Foi uma vitória para lavar a alma do vôlei feminino brasileiro. E as jogadoras da seleção subiram ao ponto mais alto do pódio ainda atordoadas, com um misto de alegria pelo sucesso, após anos de tentativas, e de sensação de dever cumprido. Ao entrar na quadra, fizeram o "trenzinho". Em seguida, abraçaram-se. Ainda agradeceram, num cartaz, às jogadoras Carol Gattaz e Joycinha, que estavam com o time até o ano passado e que ficaram de fora da aventura chinesa.

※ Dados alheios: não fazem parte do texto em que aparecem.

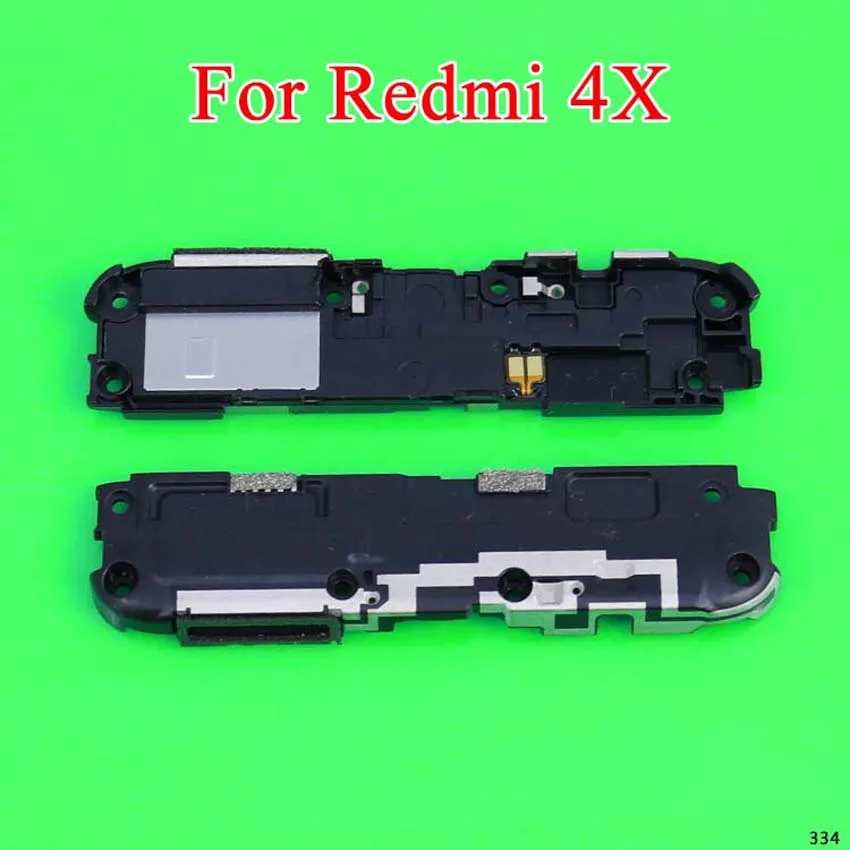 1 шт. громкоговоритель для Xiaomi Redmi 4 4X 5 5Plus 6 Pro Note4 5A сменная плата звукового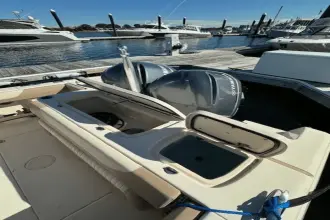 Thumbnail von Grady White Freedom 285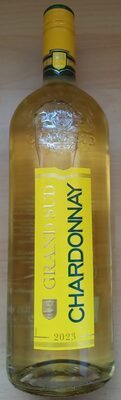 Grand Sud Chardonnay trocken 1l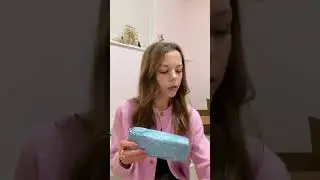 Упакуйте вместе со мной подарки для рождественских носков моей сестры! #упаковка #рождество #пода...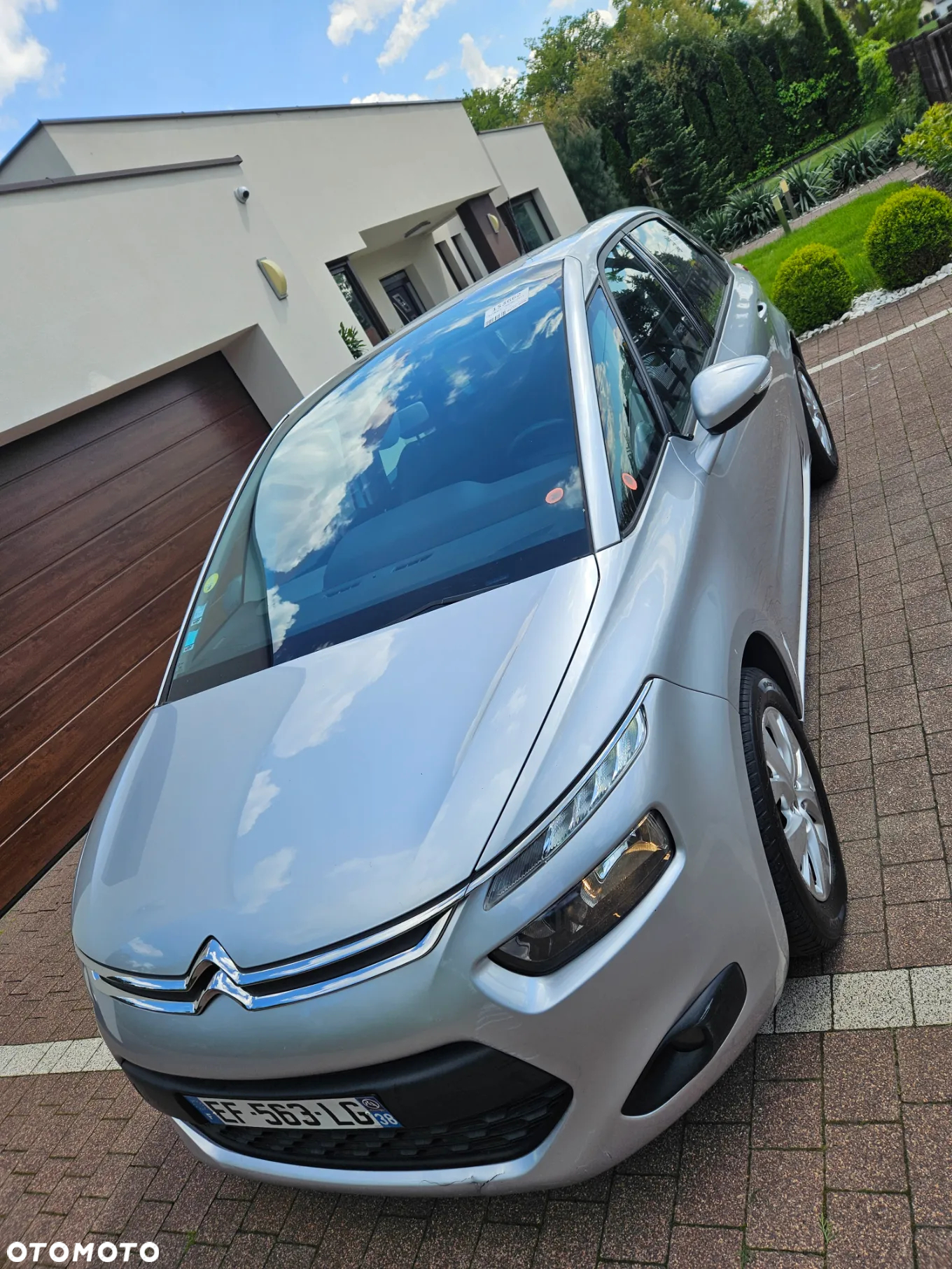 Citroën C4 Picasso 1.6 e-HDi Exclusive - 10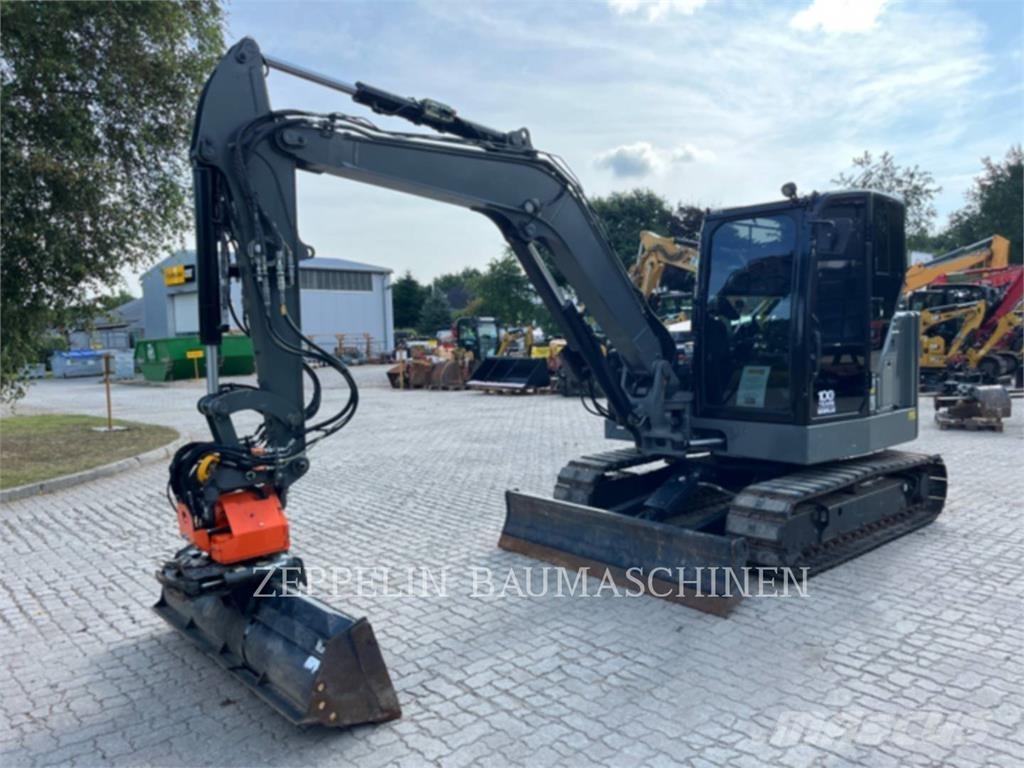 CAT 306CR-07A 대형 굴삭기 29톤 이상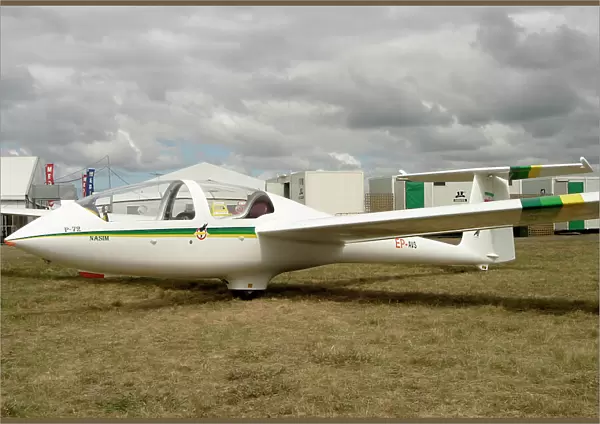 Iranian Glider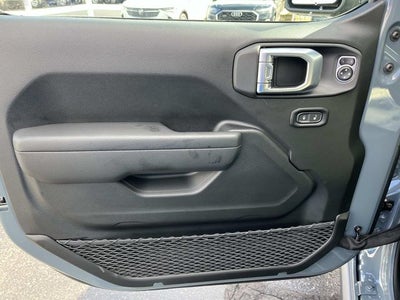 2026 Jeep Wrangler WRANGLER 2-DOOR WILLYS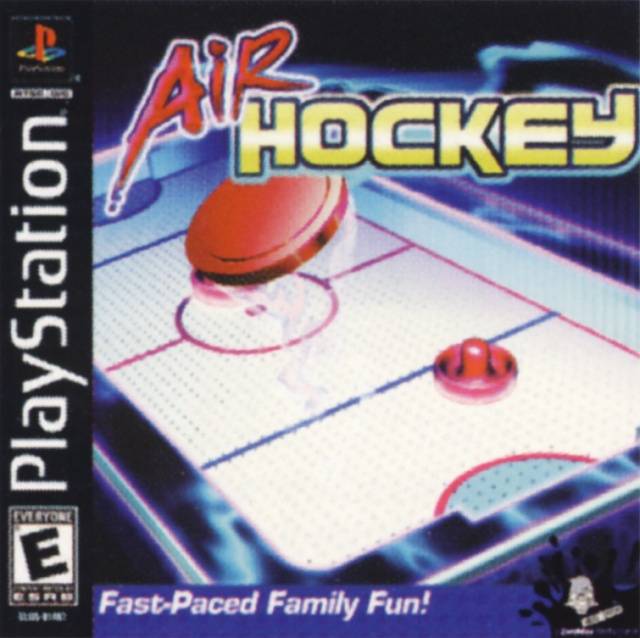 Air Hockey — Import Game Deal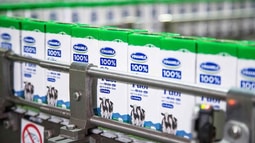 Gói thầu mua sữa học đường hơn 4.000 tỷ đồng của Hà Nội: Vinamilk trúng thầu, dự kiến triển khai trong tháng 12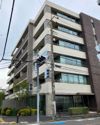 プラウド宮前平トレサージュの外観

Festejaram - e tiraram muitas fotos. Uma das primeiras coisas que Valeskinha fez após o jogo, no vestiário, foi ligar para a mãe. A meio-de-rede é filha da ex-atleta Aída dos Santos, que também disputou uma Olimpíada, a de Tóquio-64. "É uma felicidade sem tamanho ganhar o ouro olímpico", disparou a campeã. Paula Pequeno, uma das melhores atletas do time na conquista, reconheceu a vida nova da modalidade após o ouro. "Todos vão olhar o esporte de forma diferente", comentou. "Foi uma conquista para não deixar dúvidas. Somos heroínas e estamos na história dos Jogos."Duas jogadoras anunciaram a intenção de deixar a equipe: a levantadora Fofão e a meio-de-rede Walewska. "Não é definitivo, mas agora é o que quero fazer", reafirmou Walewska. "Estou desde 1998 com o time. Tenho de dar um tempo."